Case ID: ad2d_105/html/0623-01.html
Source: Caselaw Access Project
Author: {"author": "", "license": "Public Domain", "url": "https://static.case.law/"}
Date Created: 2024-08-24T03:29:51.129683

The People of the State of New York, Respondent, v Claude Haussman, Appellant.
   Judgment, Supreme Court, New York County (Harold Rothwax, J.), rendered January 12, 1984, which convicted defendant, upon his plea of guilty, of the crime of criminal possession of a controlled substance in the fifth degree (Penal Law § 220.06) and imposed an indeterminate sentence of 1 to 3 years, is unanimously modified, as a matter of discretion in the interest of justice, only to the extent of reducing the sentence to a term of five years’ probation, and otherwise affirmed and the matter remanded to the Supreme Court, New York County, to fix the conditions of probation pursuant to section 65.10 of the Penal Law.

Our examination of the record indicates that the sentencing Judge was inclined to impose a lesser sentence, except that he found that the negotiated sentence was not an inappropriate sentence under People v Farrar (52 NY2d 302).

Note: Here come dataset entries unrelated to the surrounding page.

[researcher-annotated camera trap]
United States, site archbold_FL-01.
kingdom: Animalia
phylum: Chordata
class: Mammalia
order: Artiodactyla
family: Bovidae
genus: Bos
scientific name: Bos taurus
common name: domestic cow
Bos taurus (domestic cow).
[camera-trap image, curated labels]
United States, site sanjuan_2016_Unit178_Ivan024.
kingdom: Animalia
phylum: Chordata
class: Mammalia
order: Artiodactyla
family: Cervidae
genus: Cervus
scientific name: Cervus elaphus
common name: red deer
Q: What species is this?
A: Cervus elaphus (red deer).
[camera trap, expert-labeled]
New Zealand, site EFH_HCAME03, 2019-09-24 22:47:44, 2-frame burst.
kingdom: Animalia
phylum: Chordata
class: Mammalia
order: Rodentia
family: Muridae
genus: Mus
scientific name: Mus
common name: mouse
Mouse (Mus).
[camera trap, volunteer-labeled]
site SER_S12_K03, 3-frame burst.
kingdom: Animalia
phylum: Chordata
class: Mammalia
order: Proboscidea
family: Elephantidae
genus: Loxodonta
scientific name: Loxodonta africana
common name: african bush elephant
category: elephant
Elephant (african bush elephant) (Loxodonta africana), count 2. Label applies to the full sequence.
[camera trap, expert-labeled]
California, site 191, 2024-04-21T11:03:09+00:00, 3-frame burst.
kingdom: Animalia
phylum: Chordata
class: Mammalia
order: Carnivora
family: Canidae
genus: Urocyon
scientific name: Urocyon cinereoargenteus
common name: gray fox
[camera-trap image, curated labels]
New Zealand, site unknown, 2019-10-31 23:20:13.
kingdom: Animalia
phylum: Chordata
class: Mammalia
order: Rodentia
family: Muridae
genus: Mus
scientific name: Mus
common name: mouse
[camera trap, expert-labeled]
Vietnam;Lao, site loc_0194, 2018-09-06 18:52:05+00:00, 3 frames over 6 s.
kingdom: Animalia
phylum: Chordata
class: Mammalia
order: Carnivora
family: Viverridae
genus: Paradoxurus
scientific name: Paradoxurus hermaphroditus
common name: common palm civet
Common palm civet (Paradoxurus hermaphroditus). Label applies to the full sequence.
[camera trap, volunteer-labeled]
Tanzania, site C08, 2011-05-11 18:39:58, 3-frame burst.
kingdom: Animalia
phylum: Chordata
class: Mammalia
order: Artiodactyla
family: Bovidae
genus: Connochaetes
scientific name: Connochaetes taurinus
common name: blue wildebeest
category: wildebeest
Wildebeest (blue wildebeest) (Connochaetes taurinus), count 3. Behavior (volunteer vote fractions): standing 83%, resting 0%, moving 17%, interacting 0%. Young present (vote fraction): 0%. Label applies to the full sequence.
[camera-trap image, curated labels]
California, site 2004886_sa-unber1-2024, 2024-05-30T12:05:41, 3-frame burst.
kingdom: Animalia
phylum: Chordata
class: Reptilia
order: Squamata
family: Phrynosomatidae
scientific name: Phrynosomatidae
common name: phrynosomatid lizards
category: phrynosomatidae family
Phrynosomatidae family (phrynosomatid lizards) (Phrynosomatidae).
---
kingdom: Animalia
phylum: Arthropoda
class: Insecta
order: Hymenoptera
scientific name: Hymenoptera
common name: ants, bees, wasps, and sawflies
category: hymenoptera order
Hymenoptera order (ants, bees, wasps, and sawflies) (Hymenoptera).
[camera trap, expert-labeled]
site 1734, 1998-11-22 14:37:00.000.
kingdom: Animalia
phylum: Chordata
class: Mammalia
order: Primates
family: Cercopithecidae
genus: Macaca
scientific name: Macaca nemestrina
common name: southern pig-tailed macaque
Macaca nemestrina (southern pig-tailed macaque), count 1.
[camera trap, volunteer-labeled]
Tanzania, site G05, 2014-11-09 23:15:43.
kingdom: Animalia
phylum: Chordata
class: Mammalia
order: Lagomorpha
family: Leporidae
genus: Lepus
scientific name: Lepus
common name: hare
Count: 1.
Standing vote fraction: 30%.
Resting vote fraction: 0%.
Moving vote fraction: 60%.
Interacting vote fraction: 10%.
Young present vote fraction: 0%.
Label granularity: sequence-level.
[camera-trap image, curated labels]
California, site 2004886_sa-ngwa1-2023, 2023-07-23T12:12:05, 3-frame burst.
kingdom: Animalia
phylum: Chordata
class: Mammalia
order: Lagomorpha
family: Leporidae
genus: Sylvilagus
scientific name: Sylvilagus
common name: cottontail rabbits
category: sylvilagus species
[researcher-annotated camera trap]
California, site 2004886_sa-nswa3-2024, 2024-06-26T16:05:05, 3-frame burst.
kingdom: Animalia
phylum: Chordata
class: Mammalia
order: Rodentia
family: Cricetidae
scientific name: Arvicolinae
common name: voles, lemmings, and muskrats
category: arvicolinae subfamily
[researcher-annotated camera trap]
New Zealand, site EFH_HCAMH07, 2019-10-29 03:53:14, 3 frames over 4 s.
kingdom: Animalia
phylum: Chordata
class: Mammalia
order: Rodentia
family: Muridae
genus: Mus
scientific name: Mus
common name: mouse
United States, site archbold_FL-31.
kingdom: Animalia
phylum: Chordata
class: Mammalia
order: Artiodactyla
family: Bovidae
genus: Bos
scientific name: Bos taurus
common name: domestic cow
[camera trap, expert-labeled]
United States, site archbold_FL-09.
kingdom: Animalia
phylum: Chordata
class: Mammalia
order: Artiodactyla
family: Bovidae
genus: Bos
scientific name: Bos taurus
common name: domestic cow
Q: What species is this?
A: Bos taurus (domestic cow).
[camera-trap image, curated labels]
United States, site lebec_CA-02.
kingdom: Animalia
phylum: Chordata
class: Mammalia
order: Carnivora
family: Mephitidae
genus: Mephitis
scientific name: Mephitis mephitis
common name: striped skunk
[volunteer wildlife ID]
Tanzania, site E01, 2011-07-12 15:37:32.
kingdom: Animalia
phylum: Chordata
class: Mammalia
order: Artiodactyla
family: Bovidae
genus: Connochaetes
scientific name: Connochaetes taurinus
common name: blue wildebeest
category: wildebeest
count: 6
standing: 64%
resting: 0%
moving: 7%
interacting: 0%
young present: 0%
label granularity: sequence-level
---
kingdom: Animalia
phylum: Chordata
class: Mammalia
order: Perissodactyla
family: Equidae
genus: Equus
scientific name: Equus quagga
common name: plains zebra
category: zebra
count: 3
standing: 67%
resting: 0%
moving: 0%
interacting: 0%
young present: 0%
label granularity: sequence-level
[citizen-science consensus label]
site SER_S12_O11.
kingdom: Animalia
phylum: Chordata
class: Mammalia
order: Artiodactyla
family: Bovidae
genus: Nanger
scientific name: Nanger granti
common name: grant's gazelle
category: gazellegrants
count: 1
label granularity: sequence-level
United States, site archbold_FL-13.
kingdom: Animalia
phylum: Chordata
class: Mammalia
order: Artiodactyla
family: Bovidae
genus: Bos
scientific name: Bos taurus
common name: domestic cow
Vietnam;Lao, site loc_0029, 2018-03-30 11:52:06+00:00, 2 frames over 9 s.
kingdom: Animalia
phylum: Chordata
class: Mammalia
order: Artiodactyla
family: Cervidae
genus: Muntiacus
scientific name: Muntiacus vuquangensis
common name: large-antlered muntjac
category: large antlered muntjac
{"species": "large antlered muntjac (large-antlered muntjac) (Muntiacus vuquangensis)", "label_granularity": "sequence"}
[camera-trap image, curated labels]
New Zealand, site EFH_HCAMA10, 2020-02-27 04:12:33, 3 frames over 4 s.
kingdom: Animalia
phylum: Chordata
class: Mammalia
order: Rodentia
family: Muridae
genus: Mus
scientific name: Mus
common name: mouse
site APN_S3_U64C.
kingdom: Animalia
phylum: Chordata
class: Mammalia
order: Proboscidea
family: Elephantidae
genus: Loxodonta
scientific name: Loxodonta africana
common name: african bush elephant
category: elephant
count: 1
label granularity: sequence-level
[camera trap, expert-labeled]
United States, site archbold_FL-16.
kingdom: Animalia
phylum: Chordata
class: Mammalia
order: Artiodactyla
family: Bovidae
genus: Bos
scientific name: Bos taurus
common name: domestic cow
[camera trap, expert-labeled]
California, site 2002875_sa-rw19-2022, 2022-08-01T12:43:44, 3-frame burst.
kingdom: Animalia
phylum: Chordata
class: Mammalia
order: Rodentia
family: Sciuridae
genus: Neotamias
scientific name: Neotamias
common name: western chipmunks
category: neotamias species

In pertinent part, the sentencing court stated “it might not have been my disposition if I were entirely free under these circumstances to impose the sentence that I would choose to”.

A favorable probation report has been submitted concerning this approximately 30-year-old defendant. This report, inter alia, indicates that this is the defendant’s first drug conviction; that the defendant’s connection with drugs is socially related, rather than profit oriented; that the defendant has a steady employment history; that the defendant was cooperative with the authorities; that it appears that defendant’s involvement with drugs was caused by his wife, from whom he is now divorced; and, that defendant “has * * * demonstrated an ability to conform to socially acceptable standards of behavior and the equal ability to seek assistance where necessary”.

In our view, based upon the opinion of the sentencing Judge, the probation report and review of the entire record, in the interest of justice, this defendant’s sentence should, due to his potential to become a law-abiding citizen, be reduced to a term of probation for five years. Concur — Kupferman, J. P., Sullivan, Ross, Bloom and Alexander, JJ.